La principal salvaguardia práctica contra el abuso de la autoridad es la separación de poderes, que fue establecida por primera vez en Inglaterra en 1701, y ya en 1703, según Hayek, Lord Camden aclaró que «los jueces deben ceñirse a reglas generales y no a los objetivos particulares de gobierno; no se pueden invocar razones políticas ante los tribunales de justicia». Esta división de poderes, gracias al posterior e imperecedero «El espíritu de las leyes» de Montesquieu, se consagró en la Constitución de EE.UU. y es la divisa más elocuente de todo verdadero sistema democrático.

Para Hayek, el Estado de Derecho requiere que todas las leyes se conformen con ciertos principios: «Si una ley concede al gobierno poder ilimitado para actuar a su gusto y capricho, todas sus acciones serán legales, pero no encajarán dentro del Estado de Derecho». Los requisitos de la auténtica ley son: «Deben referirse a efectos venideros y no tener jamás carácter retroactivo; deben ser conocidas y ciertas; deben ser iguales para todos, incluidos los gobernantes».

Después de todo lo dicho resulta a todas luces evidente que la España de nuestros días está viviendo una deriva política totalitaria, heredera de una revolución de la que los propios franceses pronto renegaron para incorporarse al Estado de Derecho liberal.

Que un vicepresidente del Gobierno y su principal portavoz político anuncie en sede parlamentaria que no habrá ya más lugar para una alternativa política de gobierno y se declare judicialmente inimputable; que la actuación de la fiscal general esté a las órdenes del Gobierno y la Justicia deje -inconstitucionalmente- de ser independiente; que se planteen cambios retroactivos, legislativos e indultos a confesos culpables de graves delitos; que se margine impúdicamente a la Jefatura del Estado encarnada por S.M. el Rey de todos los españoles y se le insulte impunemente desde el Gobierno; que se prohíba el uso de nuestra lengua oficial; que se desprecie la Educación; que se pretenda regresar a la censura de la Segunda República y de Franco, son síntomas de una grave deriva que, con la salvaguarda política de que es «democrática», esconde su verdadero trasfondo totalitario y tercermundista. ¿En qué países civilizados ocurren estas cosas?, en ninguno.

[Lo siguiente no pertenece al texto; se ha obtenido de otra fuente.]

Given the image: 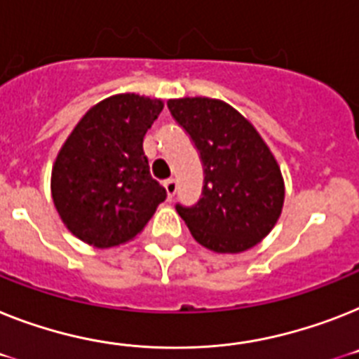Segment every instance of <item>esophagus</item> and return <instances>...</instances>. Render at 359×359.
Masks as SVG:
<instances>
[{"instance_id":"1","label":"esophagus","mask_w":359,"mask_h":359,"mask_svg":"<svg viewBox=\"0 0 359 359\" xmlns=\"http://www.w3.org/2000/svg\"><path fill=\"white\" fill-rule=\"evenodd\" d=\"M164 188H165V194H168V197L173 198L175 194H177V189H179V184H177V180L175 179H168L164 182Z\"/></svg>"}]
</instances>
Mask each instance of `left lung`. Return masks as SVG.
Here are the masks:
<instances>
[{"mask_svg": "<svg viewBox=\"0 0 359 359\" xmlns=\"http://www.w3.org/2000/svg\"><path fill=\"white\" fill-rule=\"evenodd\" d=\"M170 113L197 147L204 170L203 197L177 204L198 245L239 254L272 231L281 215L285 182L261 135L231 105L215 98H175Z\"/></svg>", "mask_w": 359, "mask_h": 359, "instance_id": "left-lung-1", "label": "left lung"}]
</instances>
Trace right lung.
Segmentation results:
<instances>
[{"label": "right lung", "mask_w": 359, "mask_h": 359, "mask_svg": "<svg viewBox=\"0 0 359 359\" xmlns=\"http://www.w3.org/2000/svg\"><path fill=\"white\" fill-rule=\"evenodd\" d=\"M162 100L126 93L83 114L53 165L50 191L63 224L96 248H111L144 230L165 189L149 173L144 135Z\"/></svg>", "instance_id": "add662e5"}]
</instances>
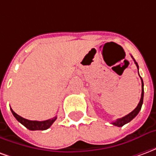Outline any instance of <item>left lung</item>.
Instances as JSON below:
<instances>
[{
	"mask_svg": "<svg viewBox=\"0 0 156 156\" xmlns=\"http://www.w3.org/2000/svg\"><path fill=\"white\" fill-rule=\"evenodd\" d=\"M133 58V57H132ZM134 59V58H133ZM134 63L136 64L137 66V68H138V73H139V66H138V63L135 62V60L134 59ZM140 75V74H139ZM141 78V83H142V93H141V98H140V103L138 104L137 107L134 108L133 111L129 113V115H125L124 117L123 118H120V119H116L115 121L114 122H112V124H114L115 126H118V127H122L123 125H124L125 124H127L129 122H130L133 119H134L136 115L139 114V112L140 111L141 109V107H142V105H143V98H144V83H143V79L142 78L140 77Z\"/></svg>",
	"mask_w": 156,
	"mask_h": 156,
	"instance_id": "8db88e82",
	"label": "left lung"
}]
</instances>
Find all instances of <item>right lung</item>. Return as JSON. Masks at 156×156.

Si en vez de adoctrinar a los niños con memorias históricas cargadas de ideología política y visiones totalitarias de la democracia se les enseñaran los principios fundamentales de la democracia liberal, el valor de la libertad y la responsabilidad de usarla, todos saldríamos ganando, excepto, claro, los que quieren demoler nuestro orden constitucional y la Monarquía que lo hizo posible y lo representa.

Jesús Banegas es presidente del Foro de la Sociedad Civil.